In the other, Ivan shares newspaper clippings of the deaths of children, in all their lurid brutality. This is the world as Ivan observes it: There is no grace; there is no forgiveness; there is no justice. There is only the cruelty of the world, the fact of undeserved suffering, and the record he keeps of it.

These stories are not attempts to explain or to justify suffering; they are only attempts to come to grips with the reality of it, and to question its source and its necessity. They are designed — as my fiction is, and as Martin’s is — to explore a world in which people can become objects without their knowledge or their leave. In one view, love matters, even if it doesn’t help; in the other, Ivan’s attachment to children he has never met and can never meet seems neither to matter nor to help.

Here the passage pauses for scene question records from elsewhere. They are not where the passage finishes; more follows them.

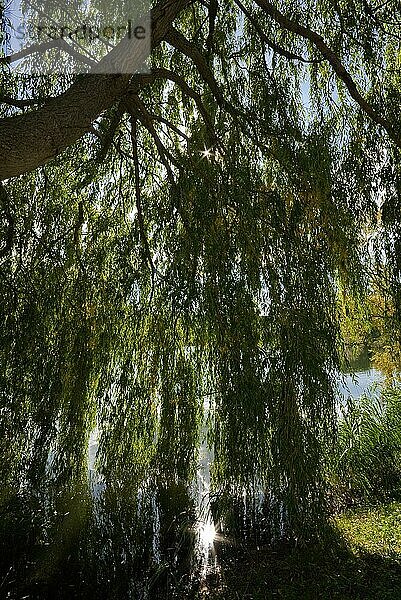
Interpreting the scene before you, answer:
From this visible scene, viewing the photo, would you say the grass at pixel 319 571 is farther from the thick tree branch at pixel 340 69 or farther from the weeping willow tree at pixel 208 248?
the thick tree branch at pixel 340 69

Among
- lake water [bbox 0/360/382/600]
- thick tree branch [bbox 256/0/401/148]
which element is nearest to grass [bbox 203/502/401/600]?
lake water [bbox 0/360/382/600]

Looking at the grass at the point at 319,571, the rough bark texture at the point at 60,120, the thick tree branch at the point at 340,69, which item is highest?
the thick tree branch at the point at 340,69

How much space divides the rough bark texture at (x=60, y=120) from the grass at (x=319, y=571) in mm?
1949

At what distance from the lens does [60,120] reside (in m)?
1.76

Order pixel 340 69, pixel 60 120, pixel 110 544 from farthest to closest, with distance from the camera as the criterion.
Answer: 1. pixel 110 544
2. pixel 340 69
3. pixel 60 120

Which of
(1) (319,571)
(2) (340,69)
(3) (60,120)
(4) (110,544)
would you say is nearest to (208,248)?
(3) (60,120)

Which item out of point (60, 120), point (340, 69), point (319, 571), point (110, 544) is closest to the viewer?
point (60, 120)

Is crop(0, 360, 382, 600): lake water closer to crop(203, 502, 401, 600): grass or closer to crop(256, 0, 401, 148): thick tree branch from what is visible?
crop(203, 502, 401, 600): grass

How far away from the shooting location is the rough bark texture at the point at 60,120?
1.64m

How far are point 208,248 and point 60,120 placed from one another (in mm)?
690

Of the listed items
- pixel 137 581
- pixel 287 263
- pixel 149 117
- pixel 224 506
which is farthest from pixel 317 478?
pixel 149 117

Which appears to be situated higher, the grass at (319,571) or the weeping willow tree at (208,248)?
the weeping willow tree at (208,248)

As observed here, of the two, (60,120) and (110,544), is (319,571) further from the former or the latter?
(60,120)

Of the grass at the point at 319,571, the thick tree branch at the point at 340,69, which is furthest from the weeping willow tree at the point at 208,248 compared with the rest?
the grass at the point at 319,571
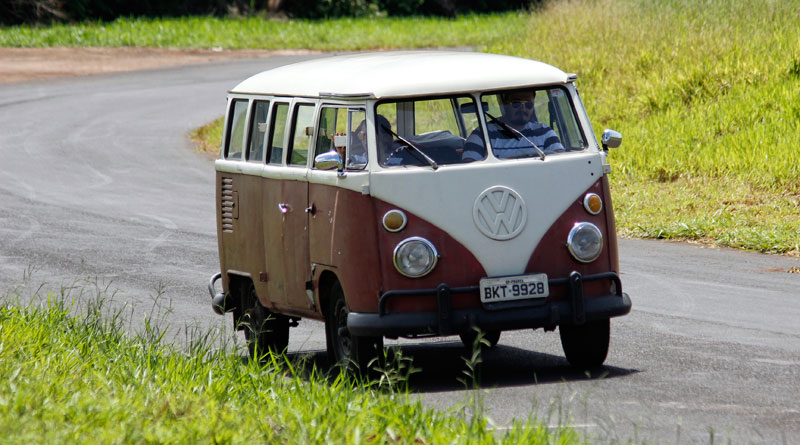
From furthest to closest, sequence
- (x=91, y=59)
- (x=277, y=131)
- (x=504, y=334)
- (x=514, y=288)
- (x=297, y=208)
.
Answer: (x=91, y=59) < (x=504, y=334) < (x=277, y=131) < (x=297, y=208) < (x=514, y=288)

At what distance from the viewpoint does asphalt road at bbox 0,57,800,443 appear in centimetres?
715

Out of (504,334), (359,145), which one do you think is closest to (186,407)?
(359,145)

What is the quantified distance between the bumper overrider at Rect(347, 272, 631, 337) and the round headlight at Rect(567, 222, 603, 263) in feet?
0.52

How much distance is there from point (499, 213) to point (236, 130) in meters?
2.61

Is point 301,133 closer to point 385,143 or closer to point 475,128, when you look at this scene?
point 385,143

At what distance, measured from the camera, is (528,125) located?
27.6 ft

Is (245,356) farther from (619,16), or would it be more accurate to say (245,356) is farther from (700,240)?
(619,16)

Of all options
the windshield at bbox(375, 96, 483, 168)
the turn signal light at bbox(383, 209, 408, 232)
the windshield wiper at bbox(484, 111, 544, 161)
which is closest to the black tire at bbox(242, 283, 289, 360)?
the windshield at bbox(375, 96, 483, 168)

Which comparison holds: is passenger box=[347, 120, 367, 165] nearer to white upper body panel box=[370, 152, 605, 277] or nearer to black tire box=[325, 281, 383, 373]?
white upper body panel box=[370, 152, 605, 277]

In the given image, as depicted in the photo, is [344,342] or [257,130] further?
[257,130]

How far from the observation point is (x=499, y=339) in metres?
9.84

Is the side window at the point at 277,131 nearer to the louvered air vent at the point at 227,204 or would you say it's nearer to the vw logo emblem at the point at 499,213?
the louvered air vent at the point at 227,204

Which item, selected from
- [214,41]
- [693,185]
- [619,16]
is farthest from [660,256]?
[214,41]

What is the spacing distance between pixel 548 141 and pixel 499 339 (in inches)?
79.4
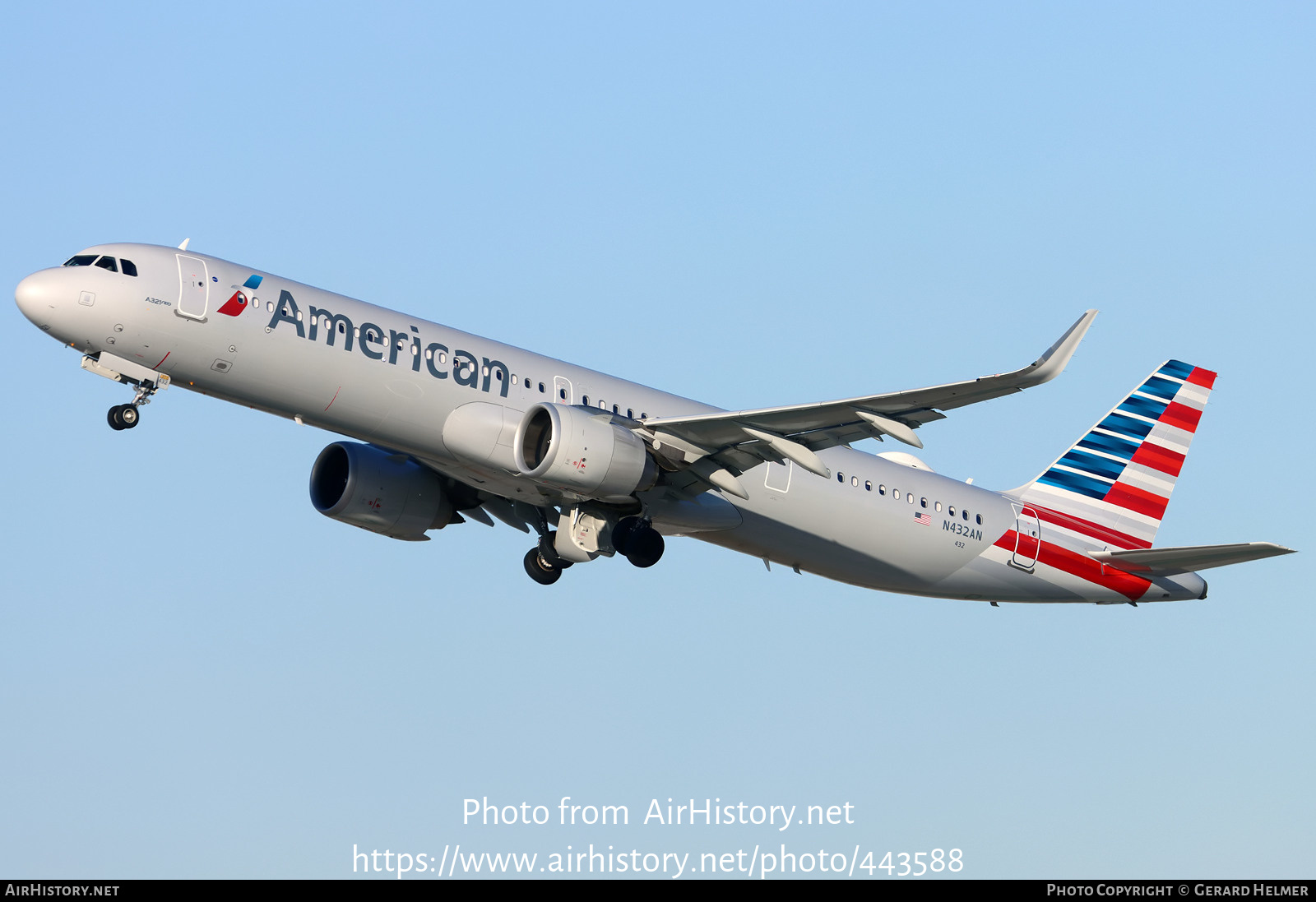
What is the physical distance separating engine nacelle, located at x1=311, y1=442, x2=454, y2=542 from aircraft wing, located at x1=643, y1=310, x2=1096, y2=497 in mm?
6556

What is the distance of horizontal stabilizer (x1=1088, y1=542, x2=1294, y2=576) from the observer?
33469 millimetres

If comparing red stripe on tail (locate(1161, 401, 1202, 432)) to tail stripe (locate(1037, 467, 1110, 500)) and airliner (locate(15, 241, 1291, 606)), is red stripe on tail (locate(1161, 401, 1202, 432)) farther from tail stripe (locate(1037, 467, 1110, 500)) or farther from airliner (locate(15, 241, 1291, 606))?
tail stripe (locate(1037, 467, 1110, 500))

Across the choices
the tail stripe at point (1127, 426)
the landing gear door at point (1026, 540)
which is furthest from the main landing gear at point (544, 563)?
the tail stripe at point (1127, 426)

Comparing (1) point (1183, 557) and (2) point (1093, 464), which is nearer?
(1) point (1183, 557)

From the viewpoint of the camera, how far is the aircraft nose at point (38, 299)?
2855 cm


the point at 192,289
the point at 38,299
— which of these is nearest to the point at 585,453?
the point at 192,289

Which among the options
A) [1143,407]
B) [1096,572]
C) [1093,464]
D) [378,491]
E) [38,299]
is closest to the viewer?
[38,299]

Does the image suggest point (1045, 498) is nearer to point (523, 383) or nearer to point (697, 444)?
point (697, 444)

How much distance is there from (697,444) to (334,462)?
30.3ft

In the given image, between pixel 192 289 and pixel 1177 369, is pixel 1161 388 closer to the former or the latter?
pixel 1177 369

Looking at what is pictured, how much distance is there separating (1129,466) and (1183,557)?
5.48 meters

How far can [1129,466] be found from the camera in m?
41.1

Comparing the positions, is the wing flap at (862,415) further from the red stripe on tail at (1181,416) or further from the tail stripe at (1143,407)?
the red stripe on tail at (1181,416)
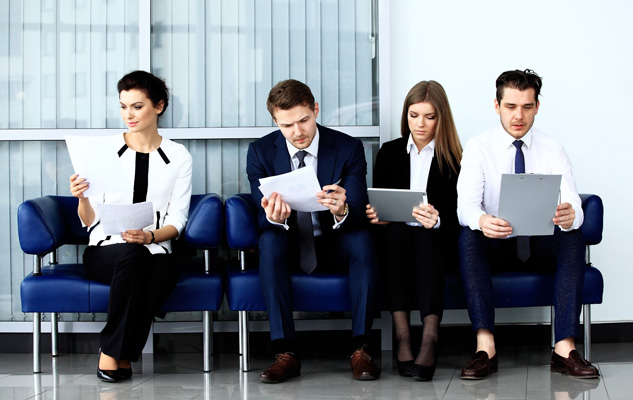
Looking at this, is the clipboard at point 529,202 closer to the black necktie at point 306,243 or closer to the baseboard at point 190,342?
the black necktie at point 306,243

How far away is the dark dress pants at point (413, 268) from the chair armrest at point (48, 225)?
148 cm

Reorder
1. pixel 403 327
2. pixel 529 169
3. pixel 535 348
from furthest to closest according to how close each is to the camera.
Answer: pixel 535 348, pixel 529 169, pixel 403 327

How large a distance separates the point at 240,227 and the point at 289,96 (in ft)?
1.98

Ivan Karamazov can tell us little about war, but he can tell us a great deal about writing. Where writers invent their wars from whole cloth, we must imagine a whole cycling scope of suffering — objectification, brutality, guilt, love. In this, we have only stories to go on: Myths, history, newspaper clippings, Russian novels about nihilists telling their brothers stories. We read, and from our reading we conclude how the world works and then decide how to tell it.

It’s our choice, when we write about suffering, whether to tell a story where love matters — and that’s a different choice from deciding whether to tell a story where love prevents suffering, which is different again from telling one where the ethical cosmology of the story is grounded in love.